▶ _What you need to do_:
Edit the text on fintech and open-source AI below: give everything from "These open-source efforts" down to "in unnecessary paralysis.", with "rulebook" in place of "playbook".
====== Text under study
These open-source efforts aren't altruistic gestures. They’re strategic moves to ensure AI evolves in ways that serve industry needs. Every framework, standard, and best practice being established today will determine what's both possible and permissible in AI applications tomorrow.
Meanwhile, financial services — an industry that moves $5 trillion daily and touches every economic transaction — is letting others write the playbook.
A false dichotomy
Much of the conversation around AI has been framed as a battle between open and closed, community-driven tools and protected IP. That framing has trapped many fintech leaders in unnecessary paralysis.
The reality is that the most forward-thinking companies embrace both approaches strategically. They contribute foundational tools to accelerate ecosystem-wide innovation while investing in or utilizing proprietary layers that deliver differentiated value. It's not just possible to contribute to the ecosystem and protect what makes your product unique, it’s becoming the most compelling strategy.
Consider what we're ceding by staying quiet:
Standards and safety protocols are being established by industries with varying risk tolerances and regulatory requirements. The frameworks emerging from health care and enterprise software may not account for financial services' unique compliance needs or the real-time nature of payment systems.
Talent and partnership opportunities flow toward companies actively participating in the developer ecosystem. The best AI engineers want to work on problems that push the field forward, not just implement existing solutions behind closed doors.
Regulatory influence is increasingly occurring via technical standards rather than traditional lobbying. When regulators need to understand AI capabilities and limitations, they turn to the companies and research that are working visibly and publicly.
Why fintech lags — and why it matters
The reasons for fintech's hesitation are understandable. We operate in heavily regulated environments, handle sensitive data and maintain systems that must be reliable and auditable. Releasing code publicly feels risky when one bug could trigger regulatory scrutiny or compromise customer trust.
But this caution has become counterproductive. Many fintech companies are solving identical problems — cleaning messy transaction data, building compliance-aware agents, integrating with legacy core systems — yet each starts from scratch. We're duplicating effort while missing opportunities to establish industry-wide standards that actually serve our needs.
According to recent industry data, 84% of financial firms report that open-source AI delivers "substantial business value," and nearly half plan to expand their use of open tools this year. We're already betting our businesses on community-driven innovation but we’re not helping steer it.
============
====== Source material
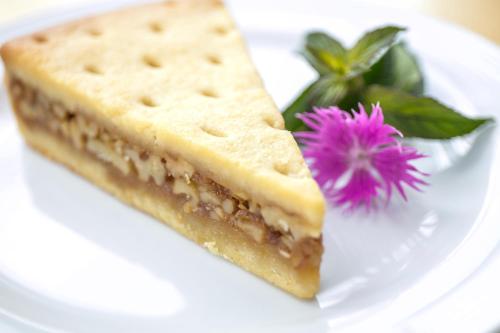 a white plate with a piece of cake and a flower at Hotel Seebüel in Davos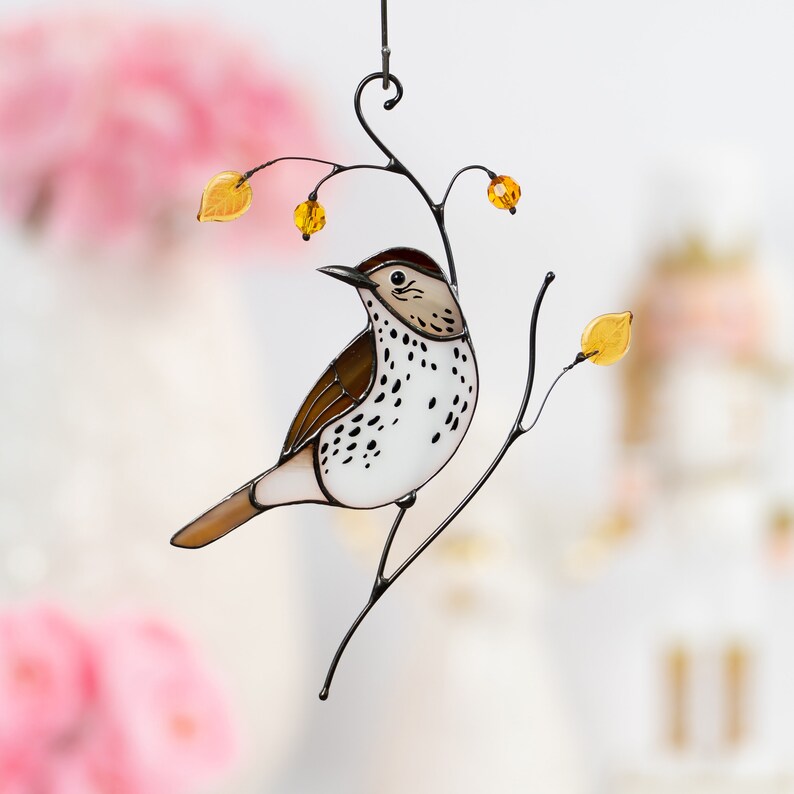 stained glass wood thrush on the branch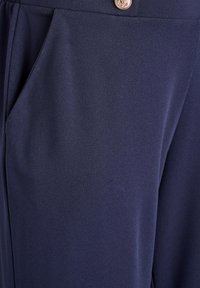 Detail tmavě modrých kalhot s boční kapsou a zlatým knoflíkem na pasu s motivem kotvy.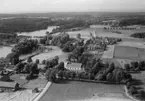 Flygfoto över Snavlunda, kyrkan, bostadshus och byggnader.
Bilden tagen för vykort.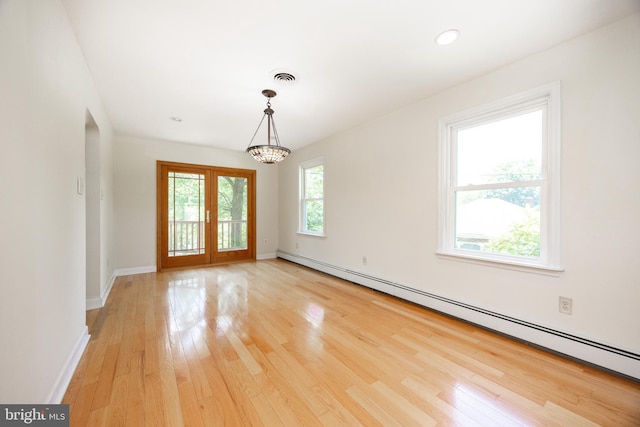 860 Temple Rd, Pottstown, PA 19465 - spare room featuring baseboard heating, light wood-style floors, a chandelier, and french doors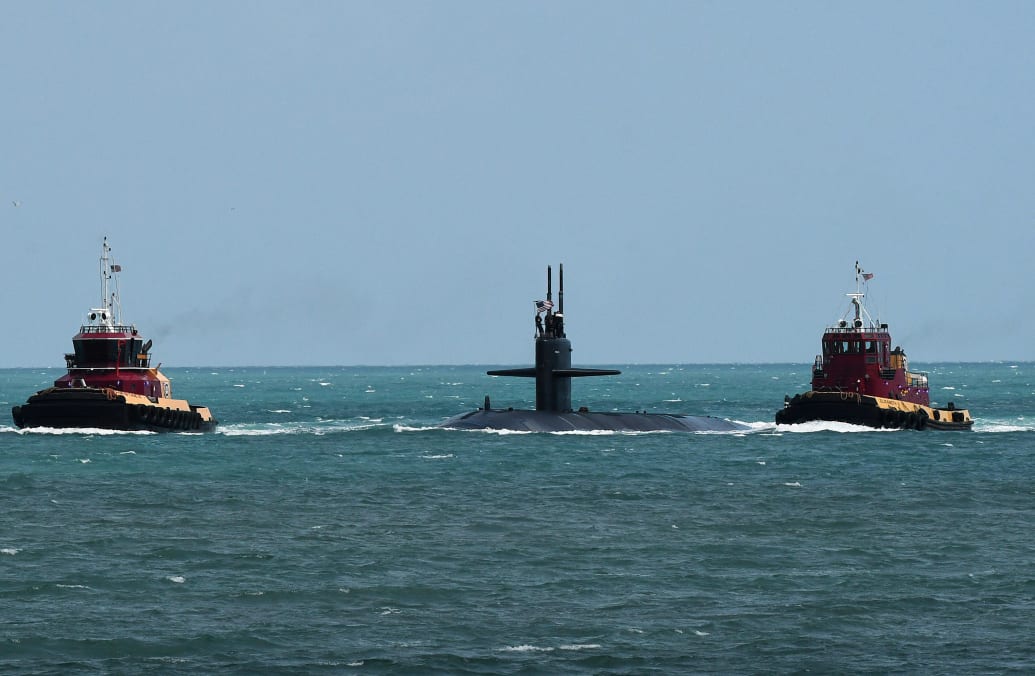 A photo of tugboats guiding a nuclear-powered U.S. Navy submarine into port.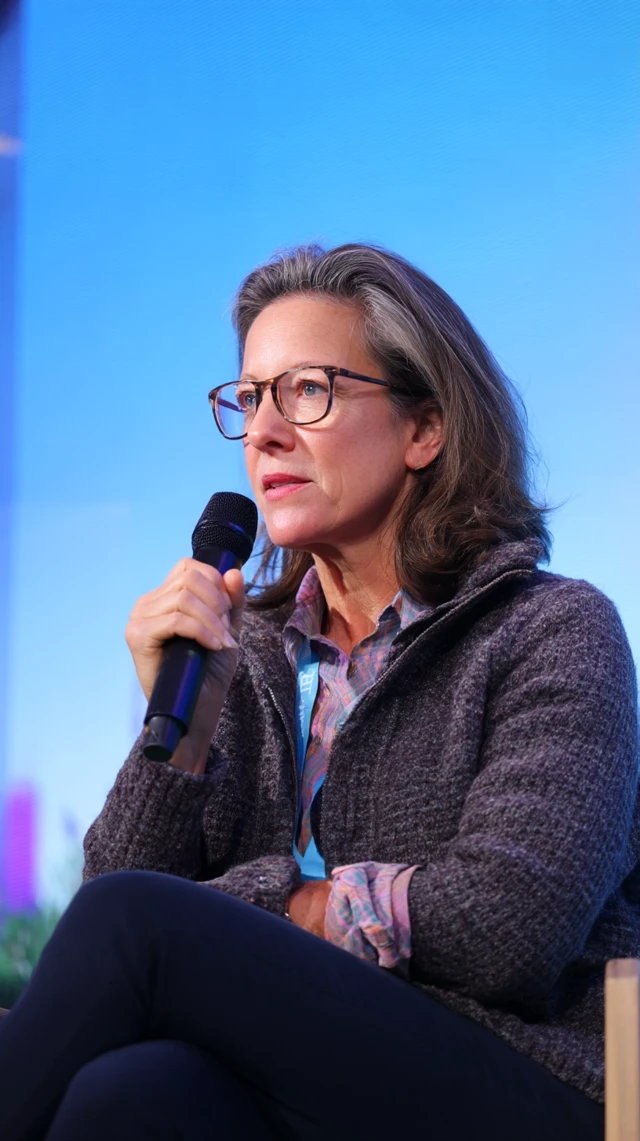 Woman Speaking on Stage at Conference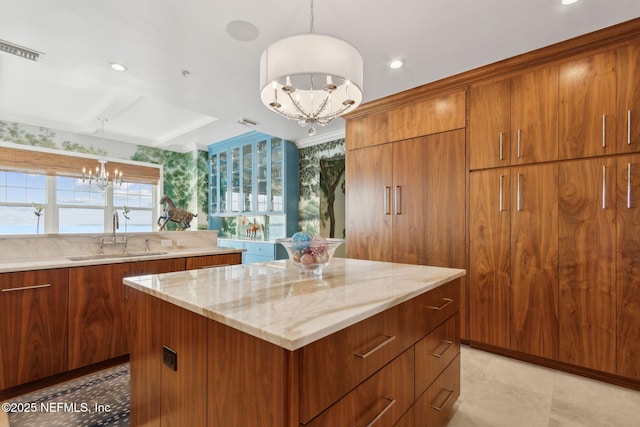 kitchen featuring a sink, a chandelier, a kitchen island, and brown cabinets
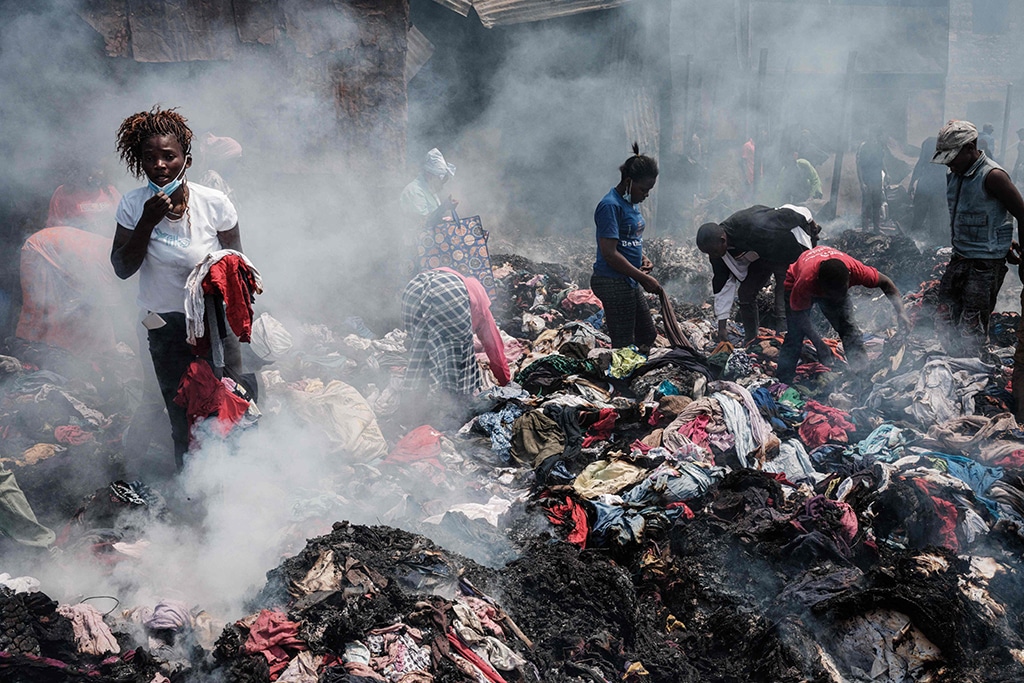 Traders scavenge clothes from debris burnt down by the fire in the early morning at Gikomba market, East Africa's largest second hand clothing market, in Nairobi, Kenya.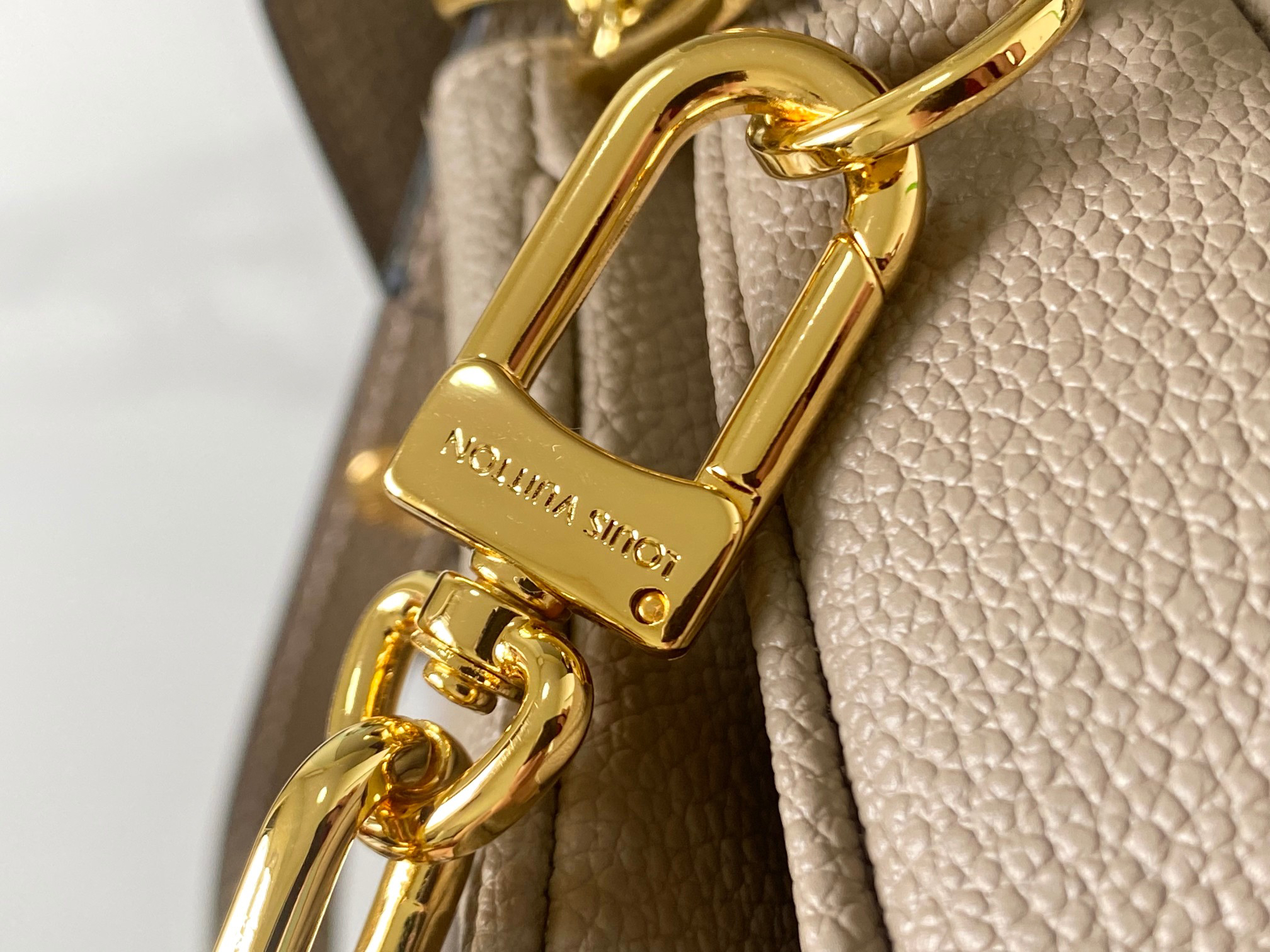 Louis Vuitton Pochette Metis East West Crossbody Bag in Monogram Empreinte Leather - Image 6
============
====== Source material
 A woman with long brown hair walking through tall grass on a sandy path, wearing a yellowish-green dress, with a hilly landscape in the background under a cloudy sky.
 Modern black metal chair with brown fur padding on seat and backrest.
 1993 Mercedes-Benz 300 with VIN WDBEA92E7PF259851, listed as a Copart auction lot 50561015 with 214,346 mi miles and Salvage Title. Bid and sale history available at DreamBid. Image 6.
============
====== Source material
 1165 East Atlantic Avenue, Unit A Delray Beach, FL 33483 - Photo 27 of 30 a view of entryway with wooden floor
============
▶ _Written response_:
These open-source efforts aren't altruistic gestures. They’re strategic moves to ensure AI evolves in ways that serve industry needs. Every framework, standard, and best practice being established today will determine what's both possible and permissible in AI applications tomorrow.
Meanwhile, financial services — an industry that moves $5 trillion daily and touches every economic transaction — is letting others write the rulebook.
A false dichotomy
Much of the conversation around AI has been framed as a battle between open and closed, community-driven tools and protected IP. That framing has trapped many fintech leaders in unnecessary paralysis.